The adoption process
When you visit a shelter, keep in mind that you are not seeing the animals at their best. They are in a strange environment, surrounded by other animals they don’t know. Some will be very excited, jumping and barking as you approach. Others will be quiet and a bit scared — but don’t be too quick to judge them as they will adjust once they’re settled into a family.
It’s best for everyone in your household to be part of the adoption process — in fact, many shelters will require that.
Ask the staff for more information about animals that interest you. Ask if the dog is good with children, with other dogs, with cats, etc. It’s best if you can interact with the dog outside or in a separate area away from the stress of the animal rooms. If you already have a dog, you should bring him or her to meet a potential sibling in a neutral setting to make sure they’re compatible.
You will be asked to complete an adoption questionnaire and meet with shelter staff to discuss your expectations and lifestyle in order to make the best match.
Don’t take it personally if you are not accepted for adoption, or for the particular dog you’d like. This may be a sign that you’re not ready for a Fido yet – or just not right for that Fido.
More resources on adopting a dog
- Choosing & Caring for a Shelter Dog, by Bob Christianson
- Love Has No Age Limit, by Patricia McConnell and Karen London
Who’s who in animal adoption?
You might be wondering: what’s the difference between a humane society, SPCA, rescue group, or municipal shelter?
Humane societies and SPCAs are generally a different name for the same thing. They are both non-profit, charitable organizations established by people who care about animals. They educate about the humane treatment of animals and usually run a shelter to care for and find new homes for neglected, lost, abused, and homeless pets.
Many are also mandated under provincial/territorial legislation to enforce animal cruelty laws. They usually work closely with the police when charges are laid.

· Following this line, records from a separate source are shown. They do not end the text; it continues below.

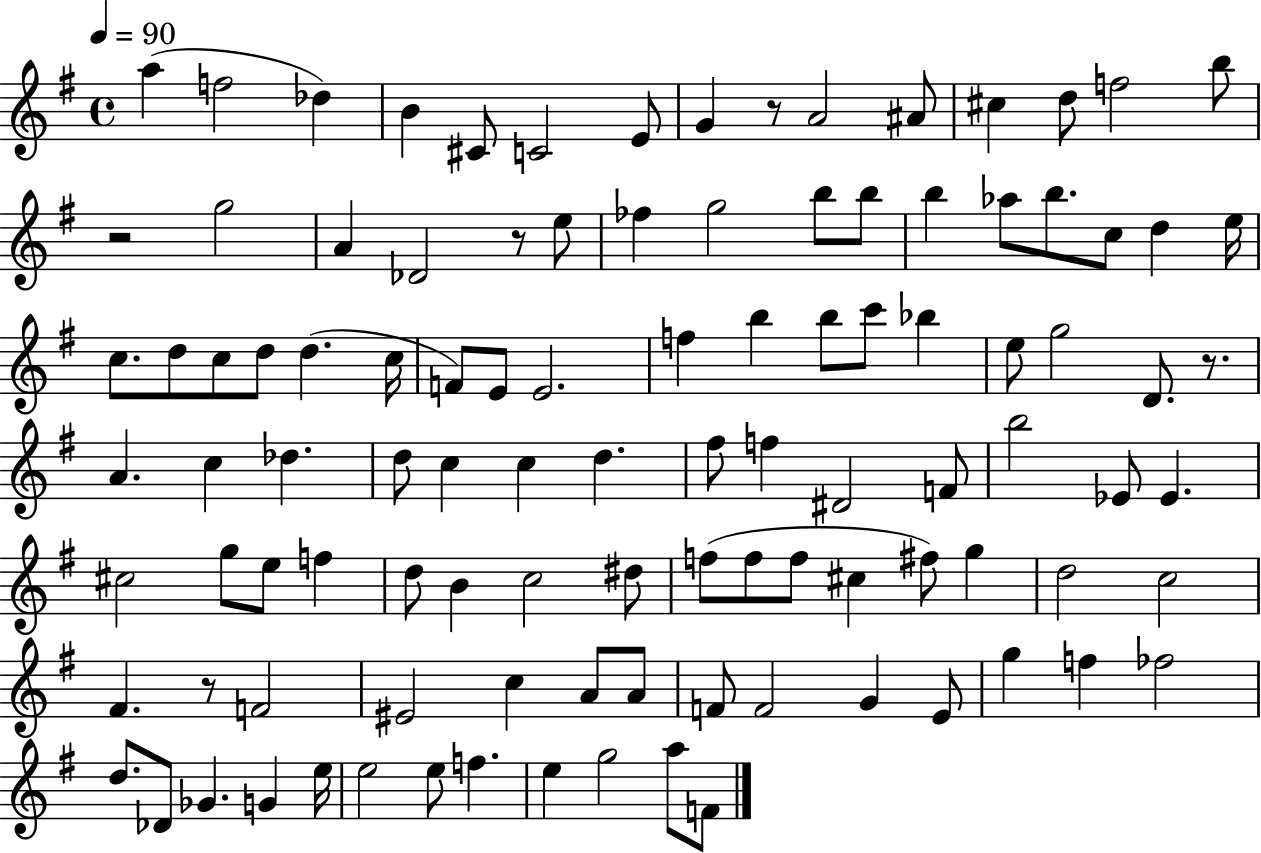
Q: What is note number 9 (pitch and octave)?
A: A4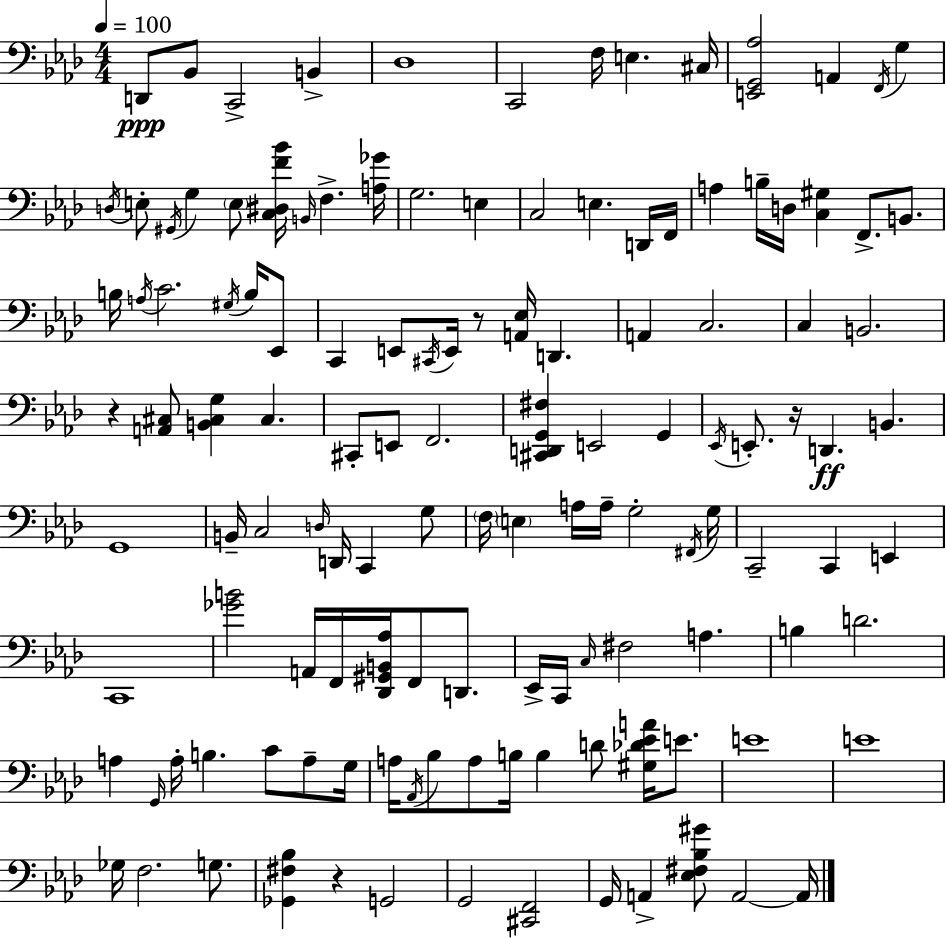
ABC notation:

X:1
T:Untitled
M:4/4
L:1/4
K:Ab
D,,/2 _B,,/2 C,,2 B,, _D,4 C,,2 F,/4 E, ^C,/4 [E,,G,,_A,]2 A,, F,,/4 G, D,/4 E,/2 ^G,,/4 G, E,/2 [C,^D,F_B]/4 B,,/4 F, [A,_G]/4 G,2 E, C,2 E, D,,/4 F,,/4 A, B,/4 D,/4 [C,^G,] F,,/2 B,,/2 B,/4 A,/4 C2 ^G,/4 B,/4 _E,,/2 C,, E,,/2 ^C,,/4 E,,/4 z/2 [A,,_E,]/4 D,, A,, C,2 C, B,,2 z [A,,^C,]/2 [B,,^C,G,] ^C, ^C,,/2 E,,/2 F,,2 [^C,,D,,G,,^F,] E,,2 G,, _E,,/4 E,,/2 z/4 D,, B,, G,,4 B,,/4 C,2 D,/4 D,,/4 C,, G,/2 F,/4 E, A,/4 A,/4 G,2 ^F,,/4 G,/4 C,,2 C,, E,, C,,4 [_GB]2 A,,/4 F,,/4 [_D,,^G,,B,,_A,]/4 F,,/2 D,,/2 _E,,/4 C,,/4 C,/4 ^F,2 A, B, D2 A, G,,/4 A,/4 B, C/2 A,/2 G,/4 A,/4 _A,,/4 _B,/2 A,/2 B,/4 B, D/2 [^G,_D_EA]/4 E/2 E4 E4 _G,/4 F,2 G,/2 [_G,,^F,_B,] z G,,2 G,,2 [^C,,F,,]2 G,,/4 A,, [_E,^F,_B,^G]/2 A,,2 A,,/4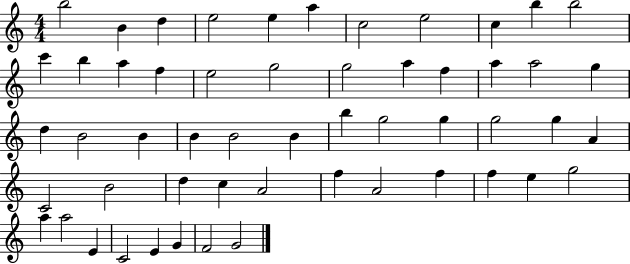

Animal rescue groups are also non-profit, voluntary organizations that care for homeless animals, usually in foster homes, and work to adopt them into suitable and caring homes. Some rescue groups are specific to a certain species (dogs, cats, even donkeys!) or a certain breed.
Municipal shelters or “pounds” are shelters for stray and abandoned animals that are run by the town or city government’s animal control department. Most provinces and territories have legislation requiring that stray pets be kept at these shelters a certain number of days (usually at least 3) to allow for owners to reclaim them. After that, they may be put up for adoption or euthanized.
Many animal control facilities work hard to reunite lost pets with owners and promote adoption of unclaimed animals. Others, unfortunately, have little funding and few staff, and provide only the bare minimum and then euthanize.
The bottom line is, healthy, adoptable pets in need of homes can be found through any of these sources, so in most areas, there is no shortage of options for finding your perfect adoptable Fido.